2002). However, a recent fMRI study investigated crossmodal effects on BOLD responses generated in the primary somatosensory cortex (SI) when both stimuli were relevant for guiding a motor response. Here, relevant unimodal (visual or tactile) and crossmodal stimuli (simultaneous Inhibitors,research,lifescience,medical visual + tactile) were presented and participants were required to summate both stimuli by squeezing a pressure-sensitive bulb. In order to ensure that stimulus associations were successfully learned prior to testing, participants completed a brief sensorimotor training session that required them to judge the amplitude of visual and vibrotactile stimuli and make a graded motor response representing the perceived amplitude of the stimuli. Inhibitors,research,lifescience,medical Results showed that the greatest BOLD responses were elicited in SI during crossmodal versus unimodal interactions suggesting that combining visual-tactile information relevant for behavior enhances modality-specific excitability in SI (Dionne et al. 2010). In a follow-up study, Dionne et al. (2013); used electroencephalography Inhibitors,research,lifescience,medical (EEG) and the same sensory-to-motor task to investigate the time course of crossmodal effects in SI. Results

showed that crossmodal interactions between vibrotactile and visual stimuli enhanced the amplitude of the somatosensory P50 component, generated in SI, at contralateral parietal electrode sites only when both stimuli were task-relevant. Inhibitors,research,lifescience,medical By contrast, the amplitude of the P100, likely generated in SII, increased bilaterally at parietal electrode sites during presentation of crossmodal stimuli but was not sensitive to the task-relevance of the stimuli.

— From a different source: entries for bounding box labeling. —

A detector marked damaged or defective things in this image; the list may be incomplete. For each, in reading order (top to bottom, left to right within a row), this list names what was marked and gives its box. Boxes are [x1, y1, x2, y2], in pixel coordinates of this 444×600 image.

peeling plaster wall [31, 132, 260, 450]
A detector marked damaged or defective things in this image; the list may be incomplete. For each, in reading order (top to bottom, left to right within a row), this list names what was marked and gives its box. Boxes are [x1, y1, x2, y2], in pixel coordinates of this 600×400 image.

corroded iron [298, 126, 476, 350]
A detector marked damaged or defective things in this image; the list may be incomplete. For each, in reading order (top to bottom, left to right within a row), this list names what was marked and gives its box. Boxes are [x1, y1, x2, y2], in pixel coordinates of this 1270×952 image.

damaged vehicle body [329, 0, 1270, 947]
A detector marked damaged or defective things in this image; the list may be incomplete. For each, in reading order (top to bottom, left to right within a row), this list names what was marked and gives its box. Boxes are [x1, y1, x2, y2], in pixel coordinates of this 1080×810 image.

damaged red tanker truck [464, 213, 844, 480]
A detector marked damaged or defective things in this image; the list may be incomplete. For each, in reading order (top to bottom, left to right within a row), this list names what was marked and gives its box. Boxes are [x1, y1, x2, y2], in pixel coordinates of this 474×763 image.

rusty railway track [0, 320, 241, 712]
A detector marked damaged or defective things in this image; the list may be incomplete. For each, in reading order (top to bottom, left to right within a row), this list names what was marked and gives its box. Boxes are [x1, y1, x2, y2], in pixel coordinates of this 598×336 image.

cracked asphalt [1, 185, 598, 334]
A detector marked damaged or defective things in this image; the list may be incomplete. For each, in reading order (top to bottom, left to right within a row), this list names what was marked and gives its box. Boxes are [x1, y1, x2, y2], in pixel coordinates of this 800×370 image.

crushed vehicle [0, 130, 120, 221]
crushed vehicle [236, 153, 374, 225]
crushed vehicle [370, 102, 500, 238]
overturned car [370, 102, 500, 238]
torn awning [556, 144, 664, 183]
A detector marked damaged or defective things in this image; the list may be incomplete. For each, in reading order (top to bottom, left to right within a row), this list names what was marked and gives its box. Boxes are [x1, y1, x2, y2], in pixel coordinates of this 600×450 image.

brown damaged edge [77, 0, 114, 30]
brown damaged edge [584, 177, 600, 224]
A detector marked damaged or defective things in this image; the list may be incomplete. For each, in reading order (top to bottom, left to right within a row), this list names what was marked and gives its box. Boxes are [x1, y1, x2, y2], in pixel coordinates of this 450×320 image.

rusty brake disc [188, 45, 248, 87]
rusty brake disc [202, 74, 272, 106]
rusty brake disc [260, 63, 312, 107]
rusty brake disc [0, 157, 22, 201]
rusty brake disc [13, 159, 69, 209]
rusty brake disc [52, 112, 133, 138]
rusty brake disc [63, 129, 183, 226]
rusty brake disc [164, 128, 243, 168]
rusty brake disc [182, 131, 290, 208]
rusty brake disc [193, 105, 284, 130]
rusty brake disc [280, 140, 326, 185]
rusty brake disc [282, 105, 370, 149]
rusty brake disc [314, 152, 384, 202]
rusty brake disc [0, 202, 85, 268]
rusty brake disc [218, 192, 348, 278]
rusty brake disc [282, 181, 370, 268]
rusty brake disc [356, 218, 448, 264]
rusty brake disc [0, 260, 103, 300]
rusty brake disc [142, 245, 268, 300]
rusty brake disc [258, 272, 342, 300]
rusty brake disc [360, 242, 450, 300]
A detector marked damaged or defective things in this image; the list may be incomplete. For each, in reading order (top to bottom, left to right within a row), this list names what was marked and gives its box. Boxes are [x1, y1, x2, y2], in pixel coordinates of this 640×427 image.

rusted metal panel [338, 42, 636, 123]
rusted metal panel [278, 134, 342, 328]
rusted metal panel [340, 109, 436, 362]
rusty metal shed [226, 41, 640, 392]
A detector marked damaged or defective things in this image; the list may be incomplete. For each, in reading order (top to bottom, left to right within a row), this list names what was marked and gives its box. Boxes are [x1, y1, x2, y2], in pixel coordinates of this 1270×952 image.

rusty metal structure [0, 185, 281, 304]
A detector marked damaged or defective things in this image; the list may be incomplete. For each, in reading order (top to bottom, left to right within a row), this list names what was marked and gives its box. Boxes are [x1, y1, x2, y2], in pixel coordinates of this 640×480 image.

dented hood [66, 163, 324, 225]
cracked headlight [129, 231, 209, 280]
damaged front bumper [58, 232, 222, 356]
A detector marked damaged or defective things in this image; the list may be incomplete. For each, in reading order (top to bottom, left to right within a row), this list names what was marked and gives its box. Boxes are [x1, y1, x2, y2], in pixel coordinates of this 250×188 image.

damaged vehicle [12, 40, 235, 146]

These Inhibitors,research,lifescience,medical findings suggest that crossmodal modulation occurs at very early stages in the somatosensory processing stream if both stimuli are relevant

for behavior (Dionne et al. 2013). Several other EEG studies support the finding that crossmodal stimuli can modulate neural excitability at very early stages of sensory processing. For example, Giard and Peronnet (1999); found that visual modulation for audio-visual stimuli, occurred Thymidine kinase as early as 40-msec post stimulus onset, while audio-tactile modulation has been found at 50 msec (Foxe et al. 2000; Molholm et al. 2002). Kennett et al. (2001); found modulation of visual event-related potentials (ERPs) by irrelevant but spatially aligned tactile stimuli at approximately 140-msec post visual onset, while McDonald et al. (2000); reported modulation of visual ERPs was possible with spatially aligned auditory stimuli. In summary, crossmodal interactions can improve behavioral performance and enhance neural excitability at early stages in modality-specific cortices to achieve goal-oriented behaviors (Dionne et al. 2010, 2013).